— Intervista —
::::::::::

Intervista a Emiliano Brancaccio
di Nanni Riccobono*
Ma
perché le sinistre non si svegliano e non si rendono conto che il loro
forsennato europeismo monetario le rende deboli e perdenti di fronte ad
una destra che è sì populista e reazionaria, ma è anche pronta a
staccare la spina dell’euro?
D. Professor Brancaccio, c’è o non c’é la "luce" di Passera e Monti?
R.
Più volte abbiamo sentito esponenti di governo affermare che la crisi
stava per finire. Già nel 2009 lo diceva Berlusconi… Non mi risulta che
Monti e Passera abbiano elementi nuovi per rendere il loro ottimismo più
credibile di quello dell’ex Premier. Le previsioni delle istituzioni
internazionali parlano chiaro: a fine 2012 il Pil sarà caduto di altri
due punti, e nemmeno per il 2013 si intravede una ripresa.
E come ha fatto Monti a far dire a Moody’s che l’Italia era in gran forma?

::::::::::

(Materiale archiviato)
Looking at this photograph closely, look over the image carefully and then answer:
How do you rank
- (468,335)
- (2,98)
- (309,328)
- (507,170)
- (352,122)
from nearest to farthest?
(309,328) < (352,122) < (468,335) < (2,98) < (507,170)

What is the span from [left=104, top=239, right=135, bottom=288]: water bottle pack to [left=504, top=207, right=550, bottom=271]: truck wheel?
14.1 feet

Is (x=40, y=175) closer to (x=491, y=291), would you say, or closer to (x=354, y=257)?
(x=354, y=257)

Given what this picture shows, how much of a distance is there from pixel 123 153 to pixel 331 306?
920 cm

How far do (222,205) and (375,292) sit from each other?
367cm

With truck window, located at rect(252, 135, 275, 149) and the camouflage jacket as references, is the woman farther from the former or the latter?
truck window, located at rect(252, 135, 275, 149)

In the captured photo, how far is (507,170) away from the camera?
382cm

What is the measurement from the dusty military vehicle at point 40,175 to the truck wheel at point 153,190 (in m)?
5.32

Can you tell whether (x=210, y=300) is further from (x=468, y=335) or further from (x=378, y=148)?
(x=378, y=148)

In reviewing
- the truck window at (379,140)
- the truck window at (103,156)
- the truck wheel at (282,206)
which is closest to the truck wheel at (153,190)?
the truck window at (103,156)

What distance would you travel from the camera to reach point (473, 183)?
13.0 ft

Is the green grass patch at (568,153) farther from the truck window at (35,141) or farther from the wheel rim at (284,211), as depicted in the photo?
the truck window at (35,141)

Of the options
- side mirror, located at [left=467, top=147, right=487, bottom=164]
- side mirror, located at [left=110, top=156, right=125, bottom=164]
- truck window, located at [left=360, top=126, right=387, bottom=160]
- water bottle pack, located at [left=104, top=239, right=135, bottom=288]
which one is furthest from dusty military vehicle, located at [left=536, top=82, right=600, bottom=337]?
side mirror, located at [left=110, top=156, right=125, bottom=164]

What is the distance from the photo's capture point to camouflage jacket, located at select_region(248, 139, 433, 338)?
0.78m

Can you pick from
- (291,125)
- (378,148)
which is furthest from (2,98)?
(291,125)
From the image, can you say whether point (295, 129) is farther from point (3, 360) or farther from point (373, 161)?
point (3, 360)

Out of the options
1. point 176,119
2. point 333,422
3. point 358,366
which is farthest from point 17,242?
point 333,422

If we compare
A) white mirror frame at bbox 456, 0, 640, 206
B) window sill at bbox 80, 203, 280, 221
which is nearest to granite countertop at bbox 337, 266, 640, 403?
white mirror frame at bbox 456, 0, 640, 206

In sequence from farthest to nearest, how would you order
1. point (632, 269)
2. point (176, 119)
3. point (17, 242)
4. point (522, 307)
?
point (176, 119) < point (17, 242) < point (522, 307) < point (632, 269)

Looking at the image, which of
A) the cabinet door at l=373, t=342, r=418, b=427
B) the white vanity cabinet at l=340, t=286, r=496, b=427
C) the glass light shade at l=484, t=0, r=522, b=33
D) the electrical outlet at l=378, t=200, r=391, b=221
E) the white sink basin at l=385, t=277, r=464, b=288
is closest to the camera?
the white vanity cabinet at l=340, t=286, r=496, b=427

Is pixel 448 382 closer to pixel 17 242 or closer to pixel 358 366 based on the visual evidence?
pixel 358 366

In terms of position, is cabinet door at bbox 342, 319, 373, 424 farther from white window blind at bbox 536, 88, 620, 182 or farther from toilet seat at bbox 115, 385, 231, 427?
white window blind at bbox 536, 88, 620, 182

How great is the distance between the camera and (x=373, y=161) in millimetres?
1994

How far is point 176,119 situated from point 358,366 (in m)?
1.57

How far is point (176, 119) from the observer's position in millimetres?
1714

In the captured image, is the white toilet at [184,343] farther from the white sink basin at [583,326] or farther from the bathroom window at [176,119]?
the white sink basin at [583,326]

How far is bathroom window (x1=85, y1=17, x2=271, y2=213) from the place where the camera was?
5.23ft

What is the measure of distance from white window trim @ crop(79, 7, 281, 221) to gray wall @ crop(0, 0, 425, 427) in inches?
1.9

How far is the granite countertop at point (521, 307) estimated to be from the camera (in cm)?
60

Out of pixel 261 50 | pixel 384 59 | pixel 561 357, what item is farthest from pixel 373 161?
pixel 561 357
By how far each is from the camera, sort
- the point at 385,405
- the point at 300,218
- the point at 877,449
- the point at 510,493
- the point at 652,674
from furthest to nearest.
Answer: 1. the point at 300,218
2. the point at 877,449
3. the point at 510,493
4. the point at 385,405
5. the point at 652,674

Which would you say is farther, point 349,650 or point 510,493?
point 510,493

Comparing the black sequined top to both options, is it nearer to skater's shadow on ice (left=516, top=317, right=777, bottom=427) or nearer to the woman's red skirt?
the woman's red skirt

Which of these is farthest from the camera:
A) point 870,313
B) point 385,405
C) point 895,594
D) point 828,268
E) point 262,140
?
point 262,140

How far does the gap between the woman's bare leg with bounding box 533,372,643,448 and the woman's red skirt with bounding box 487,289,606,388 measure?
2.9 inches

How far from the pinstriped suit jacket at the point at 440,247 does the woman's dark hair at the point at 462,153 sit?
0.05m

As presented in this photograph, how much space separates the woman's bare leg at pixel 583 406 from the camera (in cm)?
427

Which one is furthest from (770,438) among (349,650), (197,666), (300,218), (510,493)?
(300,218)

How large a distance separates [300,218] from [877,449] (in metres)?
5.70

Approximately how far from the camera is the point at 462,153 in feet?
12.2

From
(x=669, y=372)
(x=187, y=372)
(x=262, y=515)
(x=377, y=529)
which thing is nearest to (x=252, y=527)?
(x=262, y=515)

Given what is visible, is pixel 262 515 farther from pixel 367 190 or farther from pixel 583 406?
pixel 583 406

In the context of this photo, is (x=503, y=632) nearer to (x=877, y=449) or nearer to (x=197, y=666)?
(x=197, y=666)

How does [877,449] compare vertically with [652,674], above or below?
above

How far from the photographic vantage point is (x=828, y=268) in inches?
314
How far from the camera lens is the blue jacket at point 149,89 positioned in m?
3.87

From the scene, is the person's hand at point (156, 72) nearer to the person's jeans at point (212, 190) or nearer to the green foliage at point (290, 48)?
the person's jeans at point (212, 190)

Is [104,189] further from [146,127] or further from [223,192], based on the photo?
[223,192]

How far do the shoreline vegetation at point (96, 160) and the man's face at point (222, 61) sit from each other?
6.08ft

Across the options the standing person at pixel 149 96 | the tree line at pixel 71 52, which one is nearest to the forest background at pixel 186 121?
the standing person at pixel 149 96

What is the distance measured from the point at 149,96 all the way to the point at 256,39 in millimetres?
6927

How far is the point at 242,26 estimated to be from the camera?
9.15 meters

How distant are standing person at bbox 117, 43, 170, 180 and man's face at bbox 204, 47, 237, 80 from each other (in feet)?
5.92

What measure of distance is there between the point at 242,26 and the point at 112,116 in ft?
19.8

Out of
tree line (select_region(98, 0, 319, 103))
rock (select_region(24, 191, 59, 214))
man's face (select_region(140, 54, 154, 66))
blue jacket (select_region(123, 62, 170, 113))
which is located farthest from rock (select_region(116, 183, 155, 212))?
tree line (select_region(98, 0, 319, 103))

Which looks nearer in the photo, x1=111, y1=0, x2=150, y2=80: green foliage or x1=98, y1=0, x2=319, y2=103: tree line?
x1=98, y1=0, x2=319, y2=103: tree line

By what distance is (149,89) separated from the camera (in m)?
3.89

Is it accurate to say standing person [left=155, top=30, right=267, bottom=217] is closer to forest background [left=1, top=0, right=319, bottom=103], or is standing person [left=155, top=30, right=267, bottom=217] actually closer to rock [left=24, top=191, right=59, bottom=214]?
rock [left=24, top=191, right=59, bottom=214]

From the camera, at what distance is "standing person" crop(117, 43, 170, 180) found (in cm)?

::::::::::

— Lavoro da svolgere —
(a) Traduci in inglese questa frase dell'intervista a Emiliano Brancaccio: "Le previsioni delle istituzioni internazionali parlano chiaro: a fine 2012 il Pil sarà caduto di altri due punti, e nemmeno per il 2013 si intravede una ripresa."
(b) Riprendi l'intervista a Emiliano Brancaccio dopo l'ultima domanda e scrivi come prosegue.

— Risposte attese —
(a) The forecasts of international institutions are clear: by the end of 2012, GDP will have fallen by another two points, and no recovery is in sight for 2013 either.

(b)
Le
agenzie di rating hanno commesso errori colossali e hanno perso molta
credibilità, in questi anni. I loro pareri sono tuttora utilizzati per
fini di lotta politica interna ma la reale capacità delle agenzie di
influenzare gli andamenti del mercato è ormai modesta.
Quali sono le novità della crisi allora?
L’unica
vera novità di questa estate è la presa di posizione del presidente
della Banca centrale europea: Draghi ha dichiarato che farà tutto ciò
che è in suo potere per salvare l’euro, ed ha aggiunto che riuscirà
nell’intento. Queste parole hanno messo gli speculatori in stato
d’attesa e l’annunciata vendita in massa di titoli per il momento non è
avvenuta. Molti ritengono che la dichiarazione di Draghi sia stata
decisiva e abbia definitivamente scongiurato il pericolo di implosione
della zona euro. In realtà la posizione della Bce nasconde una
gigantesca contraddizione interna.
Quale?
La
Bce è disposta ad acquistare i titoli dei paesi periferici solo a
condizione che questi paesi proseguano con le politiche di austerità e
di abbattimento del debito. Questa condizione genera una incoerenza
logica: come stiamo osservando in Grecia, ma anche in Italia, le
politiche di austerity
non aiutano a risanare i conti. Al contrario deprimono i redditi e
quindi rendono sempre più difficile il rimborso dei debiti, sia pubblici
che privati.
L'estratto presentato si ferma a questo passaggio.